* _SET TASK_
Repeat the full listing below verbatim and keep the images out.

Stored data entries
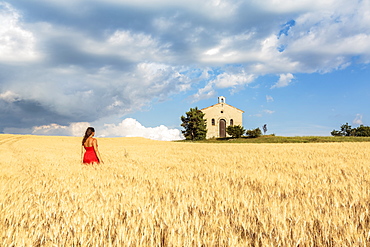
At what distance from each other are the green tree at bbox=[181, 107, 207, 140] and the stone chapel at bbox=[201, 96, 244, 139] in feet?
23.5

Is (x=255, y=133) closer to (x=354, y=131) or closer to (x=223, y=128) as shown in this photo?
(x=223, y=128)

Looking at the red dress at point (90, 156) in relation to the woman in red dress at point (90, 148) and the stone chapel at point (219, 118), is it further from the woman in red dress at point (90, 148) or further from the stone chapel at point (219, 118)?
the stone chapel at point (219, 118)

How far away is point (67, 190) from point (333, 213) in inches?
171

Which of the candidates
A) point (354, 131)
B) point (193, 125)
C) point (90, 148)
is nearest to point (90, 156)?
point (90, 148)

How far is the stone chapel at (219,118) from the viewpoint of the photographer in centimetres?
6191

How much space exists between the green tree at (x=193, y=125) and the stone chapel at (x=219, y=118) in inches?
282

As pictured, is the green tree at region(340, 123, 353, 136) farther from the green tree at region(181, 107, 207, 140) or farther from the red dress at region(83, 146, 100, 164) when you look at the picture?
the red dress at region(83, 146, 100, 164)

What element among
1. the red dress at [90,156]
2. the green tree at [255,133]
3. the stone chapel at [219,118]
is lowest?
the red dress at [90,156]

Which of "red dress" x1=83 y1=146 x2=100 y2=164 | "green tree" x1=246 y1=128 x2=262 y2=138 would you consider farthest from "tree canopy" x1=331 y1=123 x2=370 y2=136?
"red dress" x1=83 y1=146 x2=100 y2=164

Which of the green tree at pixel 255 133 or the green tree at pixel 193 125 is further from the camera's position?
the green tree at pixel 193 125

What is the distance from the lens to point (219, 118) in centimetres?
6234

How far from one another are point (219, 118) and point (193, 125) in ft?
35.0

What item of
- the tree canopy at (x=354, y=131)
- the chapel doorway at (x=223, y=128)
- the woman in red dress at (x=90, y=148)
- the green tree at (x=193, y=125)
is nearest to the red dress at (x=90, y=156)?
the woman in red dress at (x=90, y=148)

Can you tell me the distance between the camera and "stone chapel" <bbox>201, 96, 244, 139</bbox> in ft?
203
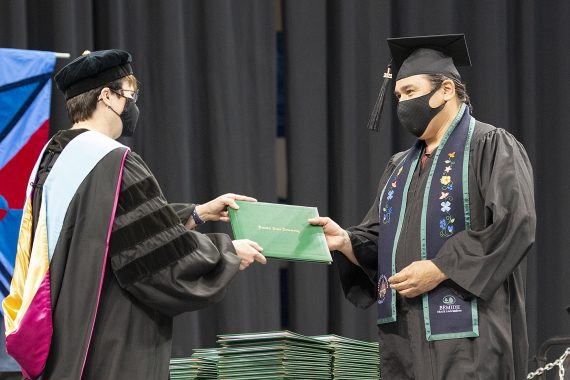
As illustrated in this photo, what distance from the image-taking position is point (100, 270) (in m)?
3.23

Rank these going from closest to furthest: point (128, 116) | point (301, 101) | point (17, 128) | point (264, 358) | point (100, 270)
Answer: point (100, 270) < point (128, 116) < point (264, 358) < point (17, 128) < point (301, 101)

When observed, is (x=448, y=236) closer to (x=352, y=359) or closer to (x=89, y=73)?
(x=352, y=359)

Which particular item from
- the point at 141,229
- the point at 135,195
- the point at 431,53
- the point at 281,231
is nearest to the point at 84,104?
the point at 135,195

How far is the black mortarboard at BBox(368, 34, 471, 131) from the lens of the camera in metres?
3.91

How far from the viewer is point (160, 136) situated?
17.5 feet

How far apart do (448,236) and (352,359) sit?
3.66ft

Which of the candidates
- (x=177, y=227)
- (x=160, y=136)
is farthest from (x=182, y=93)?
(x=177, y=227)

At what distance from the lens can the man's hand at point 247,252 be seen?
361 centimetres

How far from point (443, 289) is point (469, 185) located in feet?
1.34

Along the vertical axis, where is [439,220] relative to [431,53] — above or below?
below

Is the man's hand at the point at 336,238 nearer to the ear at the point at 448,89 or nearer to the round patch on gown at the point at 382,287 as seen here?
the round patch on gown at the point at 382,287

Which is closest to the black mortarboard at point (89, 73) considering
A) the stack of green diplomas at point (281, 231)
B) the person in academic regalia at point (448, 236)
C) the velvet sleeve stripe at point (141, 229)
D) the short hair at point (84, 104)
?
the short hair at point (84, 104)

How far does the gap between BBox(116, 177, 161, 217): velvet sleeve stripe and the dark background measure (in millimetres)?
1918

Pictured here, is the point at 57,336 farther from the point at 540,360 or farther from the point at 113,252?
the point at 540,360
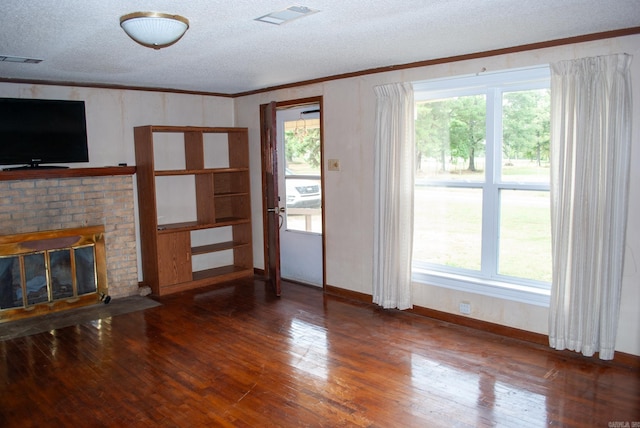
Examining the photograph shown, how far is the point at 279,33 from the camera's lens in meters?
3.42

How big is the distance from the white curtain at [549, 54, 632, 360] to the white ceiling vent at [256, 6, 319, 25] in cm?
208

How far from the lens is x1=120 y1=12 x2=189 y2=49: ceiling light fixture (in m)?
2.77

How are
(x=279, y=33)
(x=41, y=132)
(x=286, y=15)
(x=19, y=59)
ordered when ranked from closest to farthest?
(x=286, y=15), (x=279, y=33), (x=19, y=59), (x=41, y=132)

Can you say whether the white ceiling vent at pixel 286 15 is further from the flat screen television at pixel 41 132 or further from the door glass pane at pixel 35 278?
the door glass pane at pixel 35 278

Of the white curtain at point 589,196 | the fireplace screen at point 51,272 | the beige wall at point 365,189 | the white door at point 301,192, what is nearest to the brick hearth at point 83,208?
the fireplace screen at point 51,272

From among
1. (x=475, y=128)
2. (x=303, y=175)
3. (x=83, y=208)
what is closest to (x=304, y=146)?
(x=303, y=175)

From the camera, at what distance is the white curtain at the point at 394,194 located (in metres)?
4.78

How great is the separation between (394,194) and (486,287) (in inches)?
48.5

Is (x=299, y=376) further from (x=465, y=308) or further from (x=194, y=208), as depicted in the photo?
(x=194, y=208)

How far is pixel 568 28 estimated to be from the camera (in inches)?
136

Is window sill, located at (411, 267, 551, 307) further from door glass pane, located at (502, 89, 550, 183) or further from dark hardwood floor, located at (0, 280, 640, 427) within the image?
door glass pane, located at (502, 89, 550, 183)

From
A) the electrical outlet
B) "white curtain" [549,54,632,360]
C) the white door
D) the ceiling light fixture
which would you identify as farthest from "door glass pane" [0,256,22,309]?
"white curtain" [549,54,632,360]

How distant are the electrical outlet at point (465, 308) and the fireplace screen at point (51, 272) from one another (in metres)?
3.92

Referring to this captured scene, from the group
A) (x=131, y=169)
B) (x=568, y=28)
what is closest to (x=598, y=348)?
(x=568, y=28)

* _SOLVED EXERCISE_
At what distance from each other are the green tree at bbox=[181, 107, 207, 140] and the stone chapel at bbox=[201, 96, 244, 139] in feet?
23.5

Is (x=255, y=133) closer to (x=354, y=131) or closer to (x=223, y=128) as shown in this photo?
(x=223, y=128)

Looking at the red dress at point (90, 156) in relation to the woman in red dress at point (90, 148) and the stone chapel at point (219, 118), is it further from the woman in red dress at point (90, 148) or further from the stone chapel at point (219, 118)?
the stone chapel at point (219, 118)

How far away is point (67, 190) from point (333, 213) in inches?
171

Which of the candidates
A) point (354, 131)
B) point (193, 125)
C) point (90, 148)
is nearest to point (90, 156)?
point (90, 148)

How far is the stone chapel at (219,118) from the viewpoint of the photographer in centimetres?
6191

How much space exists between the green tree at (x=193, y=125) and the stone chapel at (x=219, y=118) in inches?
282

As pictured, is the green tree at region(340, 123, 353, 136) farther from the green tree at region(181, 107, 207, 140) or farther from the red dress at region(83, 146, 100, 164) when you look at the picture?
the red dress at region(83, 146, 100, 164)

What element among
1. the red dress at [90,156]
2. the green tree at [255,133]
3. the stone chapel at [219,118]
is lowest?
the red dress at [90,156]

Which of "red dress" x1=83 y1=146 x2=100 y2=164 | "green tree" x1=246 y1=128 x2=262 y2=138 would you consider farthest from "tree canopy" x1=331 y1=123 x2=370 y2=136?
"red dress" x1=83 y1=146 x2=100 y2=164

Which of the green tree at pixel 255 133 or the green tree at pixel 193 125 is further from the camera's position?
the green tree at pixel 193 125

What is the distance from the lens to point (219, 118) in centimetres?
6234

How far from one another are point (219, 118) and point (193, 125) in ft?
35.0

What item of
- the tree canopy at (x=354, y=131)
- the chapel doorway at (x=223, y=128)
- the woman in red dress at (x=90, y=148)
- the green tree at (x=193, y=125)
is nearest to the red dress at (x=90, y=156)?
the woman in red dress at (x=90, y=148)

Can you tell me the distance between the camera and "stone chapel" <bbox>201, 96, 244, 139</bbox> in ft?
203
As illustrated in this photo, what distance from the image-taking position is point (100, 270) (in m)?
3.23

Rank these going from closest to furthest: point (128, 116) | point (301, 101) | point (17, 128) | point (264, 358) | point (100, 270)
Answer: point (100, 270) < point (128, 116) < point (264, 358) < point (17, 128) < point (301, 101)

When observed, is (x=448, y=236) closer to (x=352, y=359) or closer to (x=89, y=73)?
(x=352, y=359)

Which particular item from
- the point at 141,229
- the point at 135,195
- the point at 431,53
- the point at 281,231
is nearest to the point at 84,104?
the point at 135,195

How far is the black mortarboard at BBox(368, 34, 471, 131) from the lens of the camera in metres?
3.91

How far from the viewer is point (160, 136) situated?
17.5 feet

How far apart do (448,236) and (352,359) sit?
3.66ft

Which of the candidates
- (x=177, y=227)
- (x=160, y=136)
is farthest from (x=182, y=93)?
(x=177, y=227)

At what distance from the lens can the man's hand at point 247,252 be seen?
361 centimetres

How far from point (443, 289) is point (469, 185) located in feet?
1.34

Along the vertical axis, where is [439,220] relative to [431,53] — above or below?
below

Is the man's hand at the point at 336,238 nearer to the ear at the point at 448,89 or nearer to the round patch on gown at the point at 382,287 as seen here?
the round patch on gown at the point at 382,287

Which is closest to the black mortarboard at point (89, 73) considering
A) the stack of green diplomas at point (281, 231)
B) the person in academic regalia at point (448, 236)
C) the velvet sleeve stripe at point (141, 229)
D) the short hair at point (84, 104)
?
the short hair at point (84, 104)

How far does the gap between BBox(116, 177, 161, 217): velvet sleeve stripe and the dark background measure (in millimetres)?
1918

Pictured here, is the point at 57,336 farther from the point at 540,360 or farther from the point at 113,252?
the point at 540,360
Examining the photograph shown, how far is the point at 279,33 from the camera's lens in meters?
3.42

How big is the distance from the white curtain at [549, 54, 632, 360] to the white ceiling vent at [256, 6, 319, 25] in cm?
208

How far from the lens is x1=120 y1=12 x2=189 y2=49: ceiling light fixture (in m)?
2.77

How are
(x=279, y=33)
(x=41, y=132)
(x=286, y=15)
(x=19, y=59)
ordered when ranked from closest to farthest?
(x=286, y=15), (x=279, y=33), (x=19, y=59), (x=41, y=132)

Can you say whether the white ceiling vent at pixel 286 15 is further from the flat screen television at pixel 41 132 or further from the door glass pane at pixel 35 278?
the door glass pane at pixel 35 278

Of the white curtain at point 589,196 | the fireplace screen at point 51,272 | the beige wall at point 365,189 | the white door at point 301,192, what is nearest to the brick hearth at point 83,208?
the fireplace screen at point 51,272

From among
1. (x=475, y=128)
2. (x=303, y=175)
3. (x=83, y=208)
what is closest to (x=304, y=146)?
(x=303, y=175)

From the camera, at what distance is the white curtain at the point at 394,194 located (in metres)?
4.78

How great is the separation between (394,194) and (486,287) (in inches)?
48.5

Is (x=299, y=376) further from (x=465, y=308) or further from (x=194, y=208), as depicted in the photo?
(x=194, y=208)

How far is pixel 568 28 estimated to be from the camera (in inches)?
136

Is window sill, located at (411, 267, 551, 307) further from door glass pane, located at (502, 89, 550, 183) or further from dark hardwood floor, located at (0, 280, 640, 427) within the image?
door glass pane, located at (502, 89, 550, 183)

From
A) the electrical outlet
B) "white curtain" [549,54,632,360]
C) the white door
D) the ceiling light fixture
which would you identify as farthest from "door glass pane" [0,256,22,309]?
"white curtain" [549,54,632,360]

How distant are the electrical outlet at point (465, 308) and the fireplace screen at point (51, 272) from one another (in metres)?
3.92

Referring to this captured scene, from the group
A) (x=131, y=169)
B) (x=568, y=28)
what is closest to (x=598, y=348)?
(x=568, y=28)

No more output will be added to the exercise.